Bangunan Cagar Budaya Rawan untuk Bisnis

By , Kamis, 12 April 2012 | 19:05 WIB

Bangunan Cagar Budaya (BCB) di Yogyakarta dinilai rawan digunakan untuk tempat berbisnis. Oleh karenanya, aturan yang menegaskan pembatasan alih fungsi BCB perlu digalakkan. Hal ini disampaikan oleh Kepala Seksi Pembinaan Pelestarian Nilai-nilai Budaya Bidang Kebudayaan Dinas Pariwisata dan Kebudayaan Kota Jogja Widiastuti. Ia mengatakan bahwa pemerintah Provinsi DIY tengah menyusun Rancangan Peraturan Daerah (Raperda) pelestarian dan pengelolaan cagar budaya menggantikan Perda 11/2005.
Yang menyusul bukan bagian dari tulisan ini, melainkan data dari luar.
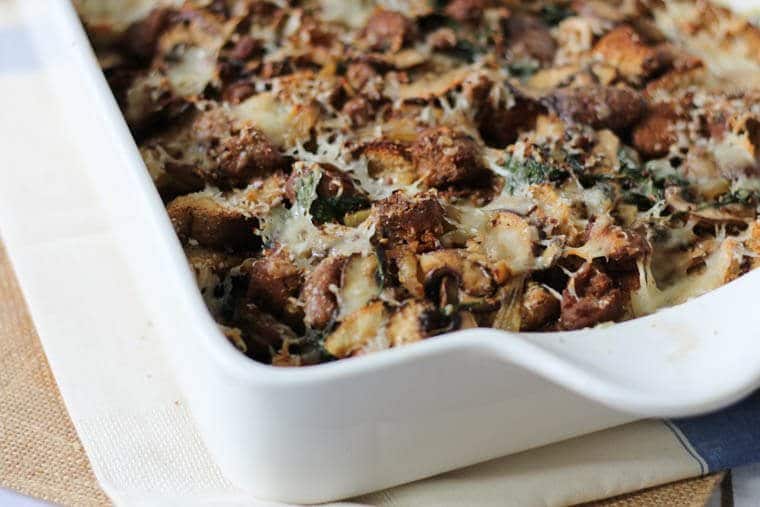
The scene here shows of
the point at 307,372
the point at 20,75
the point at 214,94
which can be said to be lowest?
the point at 20,75

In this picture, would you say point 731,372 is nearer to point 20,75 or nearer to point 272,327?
point 272,327

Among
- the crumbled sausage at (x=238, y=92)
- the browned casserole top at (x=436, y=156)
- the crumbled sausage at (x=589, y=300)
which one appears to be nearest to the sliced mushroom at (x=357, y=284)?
the browned casserole top at (x=436, y=156)

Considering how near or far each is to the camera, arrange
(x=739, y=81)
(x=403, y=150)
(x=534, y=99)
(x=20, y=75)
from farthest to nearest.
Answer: (x=20, y=75)
(x=739, y=81)
(x=534, y=99)
(x=403, y=150)

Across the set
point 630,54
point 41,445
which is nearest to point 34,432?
point 41,445

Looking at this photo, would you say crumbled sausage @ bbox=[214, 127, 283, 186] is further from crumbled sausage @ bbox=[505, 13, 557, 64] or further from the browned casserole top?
crumbled sausage @ bbox=[505, 13, 557, 64]

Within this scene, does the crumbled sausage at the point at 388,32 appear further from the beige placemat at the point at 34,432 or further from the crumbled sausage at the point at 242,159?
the beige placemat at the point at 34,432

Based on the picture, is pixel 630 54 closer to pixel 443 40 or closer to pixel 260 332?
pixel 443 40

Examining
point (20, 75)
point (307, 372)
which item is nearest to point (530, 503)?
point (307, 372)

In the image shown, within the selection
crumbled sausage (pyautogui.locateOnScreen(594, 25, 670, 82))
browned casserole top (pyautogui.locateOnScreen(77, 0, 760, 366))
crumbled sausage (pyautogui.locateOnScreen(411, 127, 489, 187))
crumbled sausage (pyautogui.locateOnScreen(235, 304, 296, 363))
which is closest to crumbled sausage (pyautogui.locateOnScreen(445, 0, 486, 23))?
browned casserole top (pyautogui.locateOnScreen(77, 0, 760, 366))
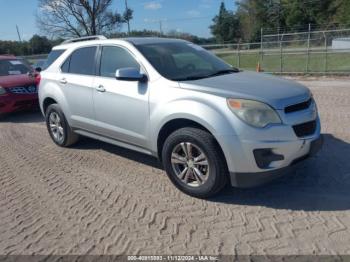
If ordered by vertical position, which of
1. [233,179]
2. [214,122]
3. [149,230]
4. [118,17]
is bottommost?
[149,230]

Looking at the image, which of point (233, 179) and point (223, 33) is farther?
point (223, 33)

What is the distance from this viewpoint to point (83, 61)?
5410 millimetres

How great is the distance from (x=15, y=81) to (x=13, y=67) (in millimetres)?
1347

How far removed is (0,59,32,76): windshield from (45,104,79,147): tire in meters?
4.53

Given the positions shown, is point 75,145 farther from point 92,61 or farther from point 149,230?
point 149,230

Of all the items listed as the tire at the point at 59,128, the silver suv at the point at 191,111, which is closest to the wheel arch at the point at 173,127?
the silver suv at the point at 191,111

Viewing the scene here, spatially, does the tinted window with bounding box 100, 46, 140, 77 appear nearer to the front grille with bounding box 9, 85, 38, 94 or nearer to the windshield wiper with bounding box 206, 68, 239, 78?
the windshield wiper with bounding box 206, 68, 239, 78

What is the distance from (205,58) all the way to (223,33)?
64898 mm

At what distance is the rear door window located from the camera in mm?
5215

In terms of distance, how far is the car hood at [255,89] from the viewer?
363cm

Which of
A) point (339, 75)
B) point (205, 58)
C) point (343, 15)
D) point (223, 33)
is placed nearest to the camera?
point (205, 58)

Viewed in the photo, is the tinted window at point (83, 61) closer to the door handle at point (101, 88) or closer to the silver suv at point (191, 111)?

"Selama ini belum ada pegangan hukum yang mengatur pembatasan alih fungsi BCB. Padahal beberapa bangunan bernilai budaya berubah menjadi tempat berbisnis," katanya di Yogyakarta, Kamis (12/4).

Ia mencotohkan, seperti Gabah Resto Sagan, Natasha Kotabaru, dan bangunan Pizza Hut di Jalan Sudirman. Disebutkan Widi, bangunan yang digunakan dua lokasi pertama masih tercatat sebagai benda warisan budaya atau diduga BCB. Sedangkan bangunan yang digunakan restoran cepat saji Pizza Hut sudah ditetapkan sebagai BCB.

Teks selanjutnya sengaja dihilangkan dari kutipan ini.